→ EXERCISE PROMPT
Rescale the rows from the line with "By your observation, is" through the end of the rows, both ends included, and reproduce only those lines with the requests unchanged. In the answers, multiply every point coordinate by 0.65 and round to whole numbers, with halves rounding up.

→ SUPPLIED DATA
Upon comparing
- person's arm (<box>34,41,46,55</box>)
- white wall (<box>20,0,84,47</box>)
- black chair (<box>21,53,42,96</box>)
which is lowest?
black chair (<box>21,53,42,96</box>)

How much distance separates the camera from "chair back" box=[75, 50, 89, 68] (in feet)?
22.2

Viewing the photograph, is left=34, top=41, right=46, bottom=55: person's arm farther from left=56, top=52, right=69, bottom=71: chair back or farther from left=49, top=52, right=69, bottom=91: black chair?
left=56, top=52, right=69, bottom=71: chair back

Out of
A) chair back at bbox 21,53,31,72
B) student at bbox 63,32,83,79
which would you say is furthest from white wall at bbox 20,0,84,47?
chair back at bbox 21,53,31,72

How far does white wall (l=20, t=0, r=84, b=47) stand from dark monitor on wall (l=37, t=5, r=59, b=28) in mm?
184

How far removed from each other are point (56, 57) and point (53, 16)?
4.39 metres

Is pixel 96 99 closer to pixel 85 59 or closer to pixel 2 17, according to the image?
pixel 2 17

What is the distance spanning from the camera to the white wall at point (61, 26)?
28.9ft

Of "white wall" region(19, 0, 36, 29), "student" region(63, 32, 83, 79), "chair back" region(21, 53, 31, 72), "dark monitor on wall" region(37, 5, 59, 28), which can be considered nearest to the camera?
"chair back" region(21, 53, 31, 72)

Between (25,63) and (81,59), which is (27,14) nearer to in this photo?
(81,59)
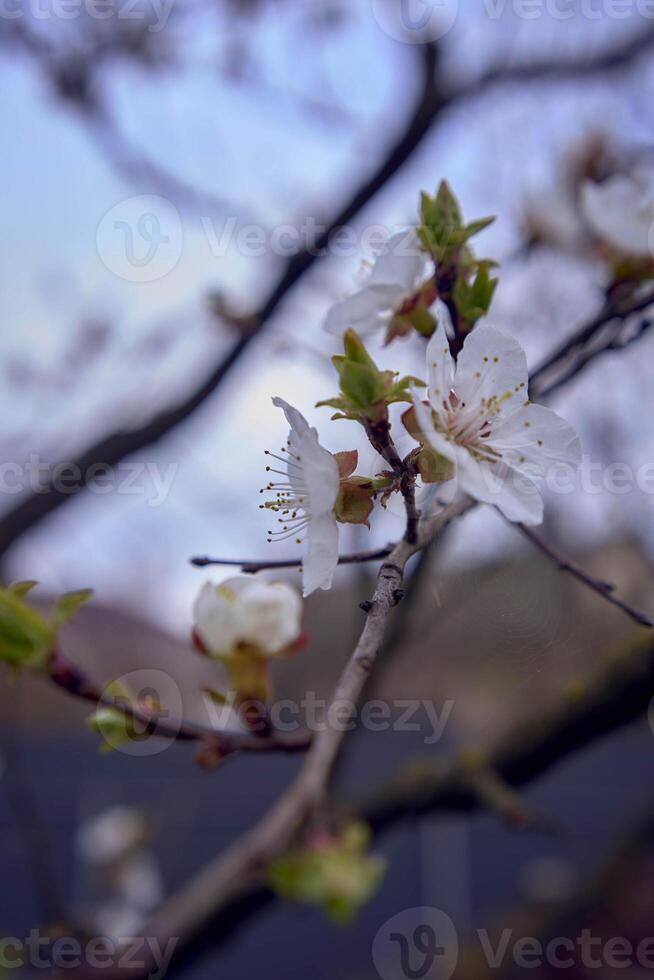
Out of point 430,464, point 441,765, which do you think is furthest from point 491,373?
point 441,765

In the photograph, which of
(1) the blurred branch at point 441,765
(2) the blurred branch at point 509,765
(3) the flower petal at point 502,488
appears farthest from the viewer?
(2) the blurred branch at point 509,765

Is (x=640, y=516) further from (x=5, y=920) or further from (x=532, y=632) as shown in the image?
(x=5, y=920)

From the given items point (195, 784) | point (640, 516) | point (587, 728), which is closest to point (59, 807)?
point (195, 784)

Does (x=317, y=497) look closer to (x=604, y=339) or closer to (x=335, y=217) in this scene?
(x=604, y=339)

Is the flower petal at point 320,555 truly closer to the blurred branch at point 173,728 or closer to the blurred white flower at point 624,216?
the blurred branch at point 173,728

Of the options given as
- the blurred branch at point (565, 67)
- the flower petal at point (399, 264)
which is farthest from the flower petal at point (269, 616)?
the blurred branch at point (565, 67)

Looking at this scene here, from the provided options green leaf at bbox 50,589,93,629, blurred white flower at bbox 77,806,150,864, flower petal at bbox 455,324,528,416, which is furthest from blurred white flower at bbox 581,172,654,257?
blurred white flower at bbox 77,806,150,864

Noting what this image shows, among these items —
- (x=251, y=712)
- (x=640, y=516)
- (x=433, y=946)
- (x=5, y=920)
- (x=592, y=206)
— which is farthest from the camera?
(x=5, y=920)
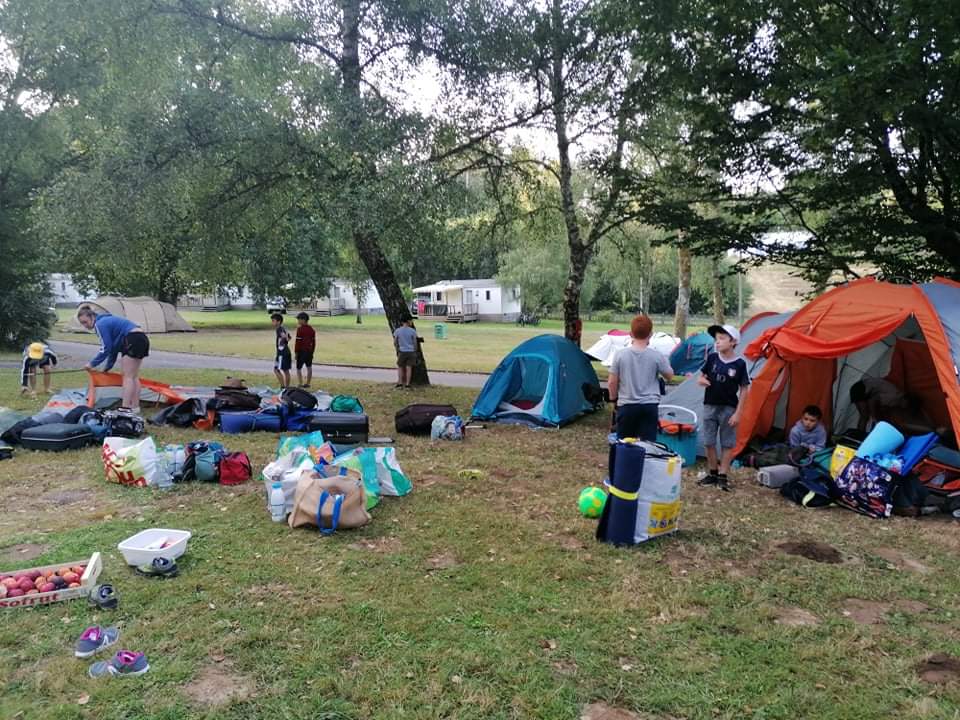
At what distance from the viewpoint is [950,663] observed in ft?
10.6

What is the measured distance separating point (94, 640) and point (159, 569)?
813 mm

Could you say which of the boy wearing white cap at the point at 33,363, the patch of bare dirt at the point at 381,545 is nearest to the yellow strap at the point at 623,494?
the patch of bare dirt at the point at 381,545

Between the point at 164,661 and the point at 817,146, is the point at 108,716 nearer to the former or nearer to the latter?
the point at 164,661

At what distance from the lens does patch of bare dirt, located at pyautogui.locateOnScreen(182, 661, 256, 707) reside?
2.87 metres

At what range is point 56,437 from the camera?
23.7ft

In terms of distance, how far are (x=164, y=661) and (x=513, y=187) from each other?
10030 millimetres

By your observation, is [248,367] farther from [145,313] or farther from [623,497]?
[145,313]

→ ANSWER FOR THIS EXERCISE
By your observation, is [248,367] farther from [145,313] or farther from [623,497]?
[94,203]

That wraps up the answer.